L'Aquila, il giorno del ricordo / Notizia

Martedì 6 aprile 2010 - La Stampa

L’AQUILA (6 apr. 2010) - Alle 3.32 del 6 aprile 2009 una scossa di magnitudo 6.3 provocò all’Aquila e nel circondario centinaia di crolli che causarono la morte di 308 persone e il ferimento di altre 1.600. La gente si riversò immediatamente per le strade e nelle piazze; attonita, impaurita, inerme, mentre continuavano a cadere pezzi di muri e cornicioni. In pigiama, senza portare nulla con sè, spesso sanguinanti, i cittadini, provati da tre mesi di sciame sismico, si radunarono senza un programma - non ne erano stati predisposti - cercando di sapere che fine avessero fatto i famigliari, gli amici.

Molti non poterono fuggire, bloccati dalle macerie, molti altri non lo fecero per soccorrere i propri cari. E non sempre ci riuscirono. Dalle macerie cominciavano a spuntare i primi corpi. La città era nel caos; i telefoni andati in tilt non consentivano comunicazioni decenti, e a decine partirono dalle altre città per raggiungere il capoluogo abruzzese dove avevano i figli a studiare. Intere famiglie, studenti non aquilani, rimasero «per sempre» sotto alle macerie. Mezz’ora dopo partì la macchina dei soccorsi: da tutta Italia arrivarono centinaia di volontari della Protezione civile, delle associazioni, i vigili del fuoco: un esercito per cercare di organizzare una città distrutta, rasa al suolo, senza più nulla; per aiutare a scavare nelle macerie, a dare una coperta, un bicchiere di acqua, una parola di conforto, una flebile speranza a chi era convinto che le centinaia di scosse dei mesi precedenti e le due della stessa sera mai avrebbero avuto il coraggio di riservare la "botta". Quella "botta" che, a un anno di distanza, non è stata metabolizzata e chissà se mai lo sarà.

Stanotte migliaia di aquilani si sono ritrovarti nella loro città ancora ferita, con attorno 4 milioni di tonnellate di macerie, con le attività che sono scomparse o stentano a riprendere, con un tessuto sociale modificato dalle 19 new town realizzate per dare un tetto prima che arrivasse l’inverno gelido. In Piazza Duomo, che fu il primo grande ritrovo mentre la terra non smetteva di tremare, stanotte sono state ricordate le vittime, ma, soprattutto, si è cercato di recuperare una identità che rischia di scomparire tra gli alberghi della costa, le sistemazioni fuori città, la difficoltà di ristabilire normali relazioni sociali, con 53 mila persone ancora assistite e una ricostruzione che stenta a ripartire.

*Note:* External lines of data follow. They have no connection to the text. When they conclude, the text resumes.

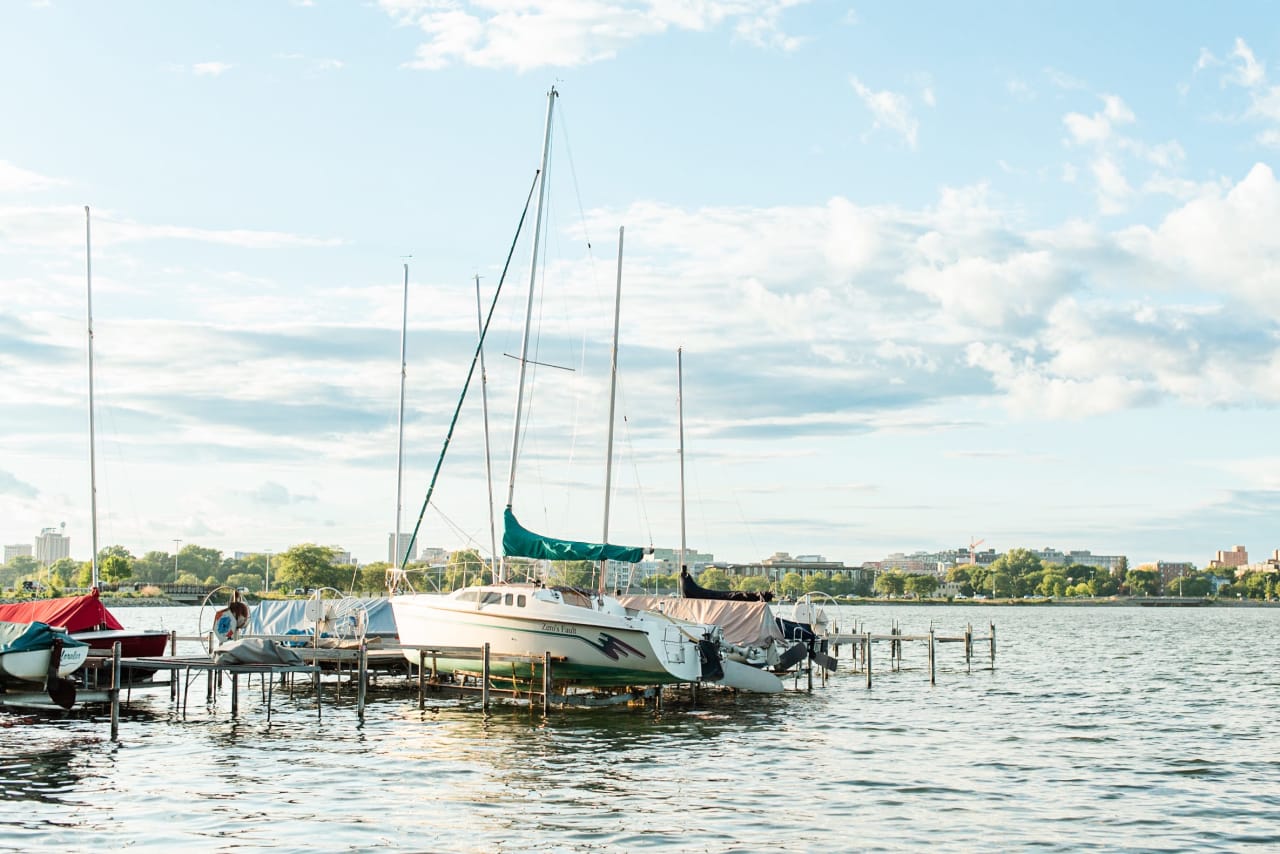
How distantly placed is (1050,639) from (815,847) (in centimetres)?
8901

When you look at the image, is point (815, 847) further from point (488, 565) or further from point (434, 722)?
point (488, 565)

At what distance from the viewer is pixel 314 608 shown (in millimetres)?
42312

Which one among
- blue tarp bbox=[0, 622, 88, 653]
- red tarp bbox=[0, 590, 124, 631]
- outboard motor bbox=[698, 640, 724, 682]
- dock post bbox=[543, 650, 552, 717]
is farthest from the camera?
outboard motor bbox=[698, 640, 724, 682]

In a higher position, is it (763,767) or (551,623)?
(551,623)

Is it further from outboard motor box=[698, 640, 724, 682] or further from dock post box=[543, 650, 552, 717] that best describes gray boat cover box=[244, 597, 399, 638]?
outboard motor box=[698, 640, 724, 682]

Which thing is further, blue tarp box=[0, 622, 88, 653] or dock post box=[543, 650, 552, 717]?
dock post box=[543, 650, 552, 717]

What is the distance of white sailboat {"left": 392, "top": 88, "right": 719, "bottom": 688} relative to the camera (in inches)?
1398

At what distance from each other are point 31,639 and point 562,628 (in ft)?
45.6

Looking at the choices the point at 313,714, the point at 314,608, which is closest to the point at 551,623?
the point at 313,714

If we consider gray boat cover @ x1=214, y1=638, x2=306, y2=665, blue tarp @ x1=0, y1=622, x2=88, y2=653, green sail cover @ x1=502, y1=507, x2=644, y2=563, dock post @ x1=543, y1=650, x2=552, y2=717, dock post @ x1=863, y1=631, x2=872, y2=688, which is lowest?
dock post @ x1=863, y1=631, x2=872, y2=688

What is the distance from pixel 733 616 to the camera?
46.4 meters

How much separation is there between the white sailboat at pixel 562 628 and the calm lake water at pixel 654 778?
1584mm

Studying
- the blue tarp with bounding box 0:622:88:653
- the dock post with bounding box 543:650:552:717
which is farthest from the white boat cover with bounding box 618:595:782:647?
the blue tarp with bounding box 0:622:88:653

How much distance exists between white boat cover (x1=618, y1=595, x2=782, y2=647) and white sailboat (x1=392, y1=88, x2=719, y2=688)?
6696mm
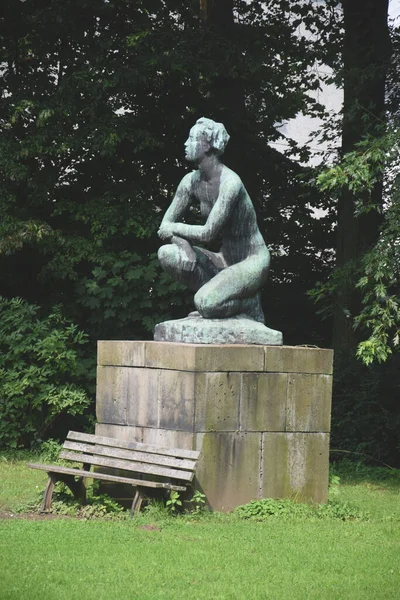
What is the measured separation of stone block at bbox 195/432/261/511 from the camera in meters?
8.54

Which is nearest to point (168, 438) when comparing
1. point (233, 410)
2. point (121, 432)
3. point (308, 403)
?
point (233, 410)

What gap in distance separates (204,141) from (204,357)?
6.38ft

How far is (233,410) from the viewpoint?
28.5 feet

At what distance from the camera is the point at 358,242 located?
597 inches

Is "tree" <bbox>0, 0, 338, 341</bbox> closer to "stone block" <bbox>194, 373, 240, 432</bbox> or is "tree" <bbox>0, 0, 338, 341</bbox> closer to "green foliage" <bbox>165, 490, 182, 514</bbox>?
"stone block" <bbox>194, 373, 240, 432</bbox>

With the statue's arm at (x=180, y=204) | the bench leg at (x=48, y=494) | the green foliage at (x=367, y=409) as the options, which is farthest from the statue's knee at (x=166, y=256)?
the green foliage at (x=367, y=409)

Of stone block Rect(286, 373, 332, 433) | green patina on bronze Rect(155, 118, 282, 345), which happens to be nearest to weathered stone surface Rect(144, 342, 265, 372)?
green patina on bronze Rect(155, 118, 282, 345)

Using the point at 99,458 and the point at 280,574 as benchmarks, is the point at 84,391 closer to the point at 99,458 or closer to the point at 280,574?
the point at 99,458

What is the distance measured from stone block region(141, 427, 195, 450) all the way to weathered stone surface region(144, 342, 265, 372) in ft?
1.70

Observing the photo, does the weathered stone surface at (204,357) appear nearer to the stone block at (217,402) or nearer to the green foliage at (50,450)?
the stone block at (217,402)

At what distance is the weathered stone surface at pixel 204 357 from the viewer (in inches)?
335

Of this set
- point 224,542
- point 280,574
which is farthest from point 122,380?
point 280,574

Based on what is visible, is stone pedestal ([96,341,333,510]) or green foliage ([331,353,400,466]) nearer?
stone pedestal ([96,341,333,510])

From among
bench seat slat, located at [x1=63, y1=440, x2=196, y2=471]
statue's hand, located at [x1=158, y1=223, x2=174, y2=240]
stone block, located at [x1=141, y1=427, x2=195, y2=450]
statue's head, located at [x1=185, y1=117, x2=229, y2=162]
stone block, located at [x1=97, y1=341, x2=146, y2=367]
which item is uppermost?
statue's head, located at [x1=185, y1=117, x2=229, y2=162]
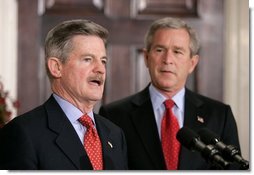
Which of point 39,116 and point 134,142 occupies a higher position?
point 39,116

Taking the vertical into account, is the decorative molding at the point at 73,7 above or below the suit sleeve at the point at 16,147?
above

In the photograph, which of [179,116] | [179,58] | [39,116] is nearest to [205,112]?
[179,116]

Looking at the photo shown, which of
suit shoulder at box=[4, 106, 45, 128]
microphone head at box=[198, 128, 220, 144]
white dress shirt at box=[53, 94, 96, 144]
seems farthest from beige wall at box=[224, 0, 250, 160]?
suit shoulder at box=[4, 106, 45, 128]

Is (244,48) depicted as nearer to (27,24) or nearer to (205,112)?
(205,112)

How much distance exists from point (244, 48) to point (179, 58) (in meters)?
0.23

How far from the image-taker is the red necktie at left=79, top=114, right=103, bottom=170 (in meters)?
1.62

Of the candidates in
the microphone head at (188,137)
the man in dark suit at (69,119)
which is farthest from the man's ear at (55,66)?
the microphone head at (188,137)

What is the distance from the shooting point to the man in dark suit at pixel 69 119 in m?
1.53

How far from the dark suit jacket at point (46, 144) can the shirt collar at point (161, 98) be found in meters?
0.20

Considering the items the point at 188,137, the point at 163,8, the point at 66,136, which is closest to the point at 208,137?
the point at 188,137

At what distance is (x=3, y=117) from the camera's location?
167 cm

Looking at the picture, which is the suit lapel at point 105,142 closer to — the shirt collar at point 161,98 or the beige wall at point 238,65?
the shirt collar at point 161,98

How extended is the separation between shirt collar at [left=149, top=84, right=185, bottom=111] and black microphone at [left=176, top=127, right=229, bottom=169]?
0.30 meters

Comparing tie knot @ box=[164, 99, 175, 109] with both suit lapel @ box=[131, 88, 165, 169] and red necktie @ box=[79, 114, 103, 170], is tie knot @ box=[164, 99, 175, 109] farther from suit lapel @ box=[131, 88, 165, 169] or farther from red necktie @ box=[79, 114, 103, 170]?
red necktie @ box=[79, 114, 103, 170]
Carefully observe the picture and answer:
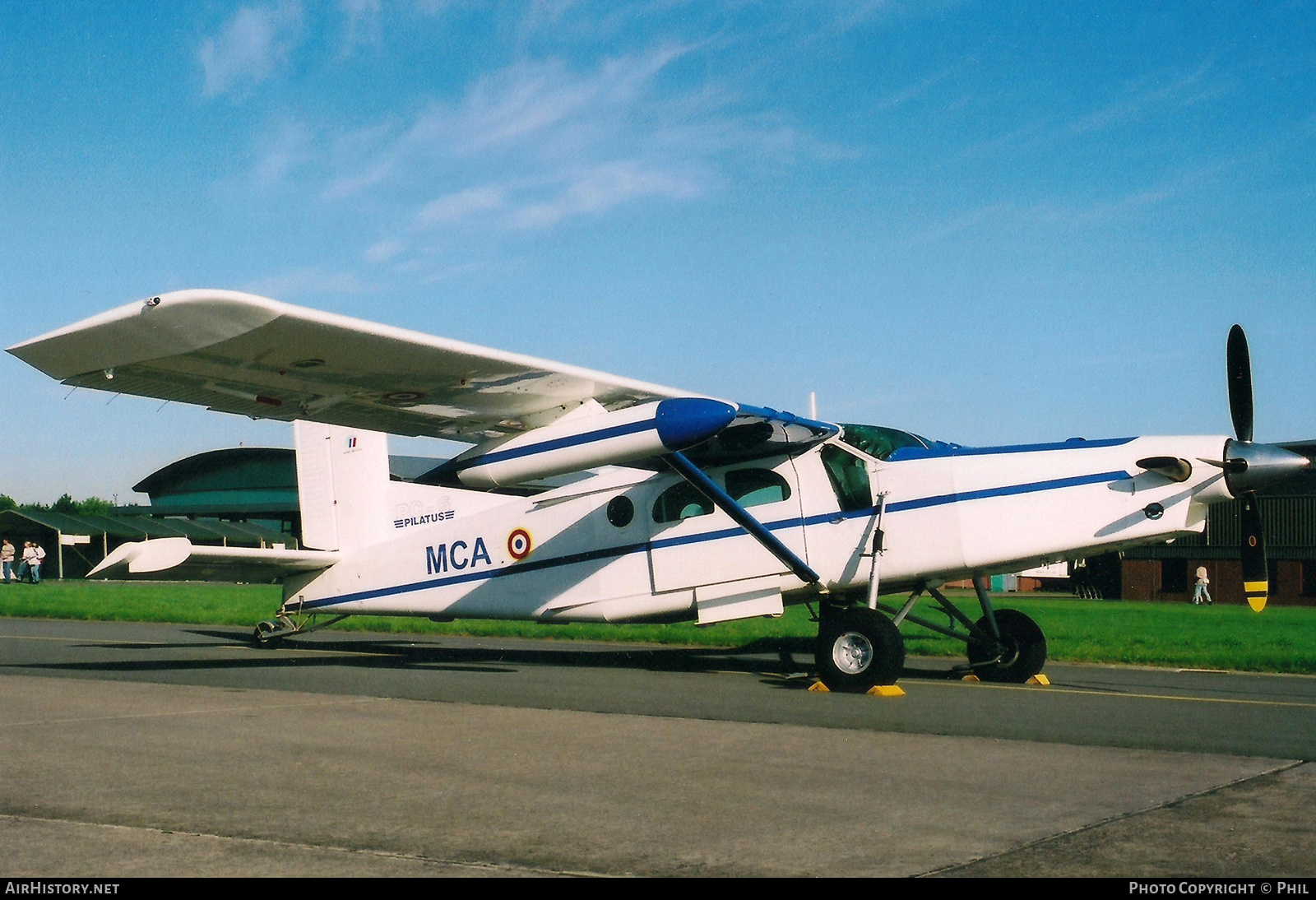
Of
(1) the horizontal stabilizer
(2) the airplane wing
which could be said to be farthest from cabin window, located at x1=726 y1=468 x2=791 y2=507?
(1) the horizontal stabilizer

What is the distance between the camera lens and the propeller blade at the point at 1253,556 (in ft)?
31.8

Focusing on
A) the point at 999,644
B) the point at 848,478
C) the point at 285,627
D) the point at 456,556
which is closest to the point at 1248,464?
the point at 999,644

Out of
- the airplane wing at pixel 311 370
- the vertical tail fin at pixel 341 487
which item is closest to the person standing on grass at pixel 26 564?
the vertical tail fin at pixel 341 487

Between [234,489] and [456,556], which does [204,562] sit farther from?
[234,489]

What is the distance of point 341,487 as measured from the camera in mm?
14203

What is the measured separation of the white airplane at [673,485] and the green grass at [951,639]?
2783 mm

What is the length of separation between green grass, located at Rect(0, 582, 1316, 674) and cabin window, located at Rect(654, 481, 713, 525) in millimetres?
3315

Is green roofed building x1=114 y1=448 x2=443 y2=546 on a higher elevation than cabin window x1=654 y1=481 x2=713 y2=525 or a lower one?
higher

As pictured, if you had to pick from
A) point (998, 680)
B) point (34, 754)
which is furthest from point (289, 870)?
point (998, 680)

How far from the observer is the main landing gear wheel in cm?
967

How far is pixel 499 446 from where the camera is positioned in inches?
413

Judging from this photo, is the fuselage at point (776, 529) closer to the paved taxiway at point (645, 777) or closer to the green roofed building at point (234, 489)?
the paved taxiway at point (645, 777)

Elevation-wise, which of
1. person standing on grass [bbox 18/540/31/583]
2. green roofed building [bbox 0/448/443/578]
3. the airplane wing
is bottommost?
the airplane wing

Circa venticinquemila persone si sono radunate con fiaccole, candele e lumini. In piazza Duomo sono confluite quattro lunghe fiaccolate che hanno attraversato le poche strade aperte del centro. Qui sono stati letti i nomi dei morti, poi alle 3:32 - ora della devastante scossa dello scorso anno -, le campane della chiesa delle Anime Sante hanno suonato a morto con 308 rintocchi. I cortei erano aperti ognuno da striscioni retti dai familiari delle vittime. In uno, che aveva anche le foto di otto studenti, si leggeva: "Assassinati nella casa dello studente".

Le fiaccolate si sono svolte in silenzio e senza alcun indicente. Molti cittadini hanno raggiunto il piazzale di Collemaggio, dove alle 4 c'è stata la messa solenne. Un breve e contenuto applauso ha seguito, dopo qualche minuto di raccoglimento, i 308 rintocchi di campana. Una persona presente alla commemorazione ha accusato un lieve malore, probabilmente a causa dell’emozione.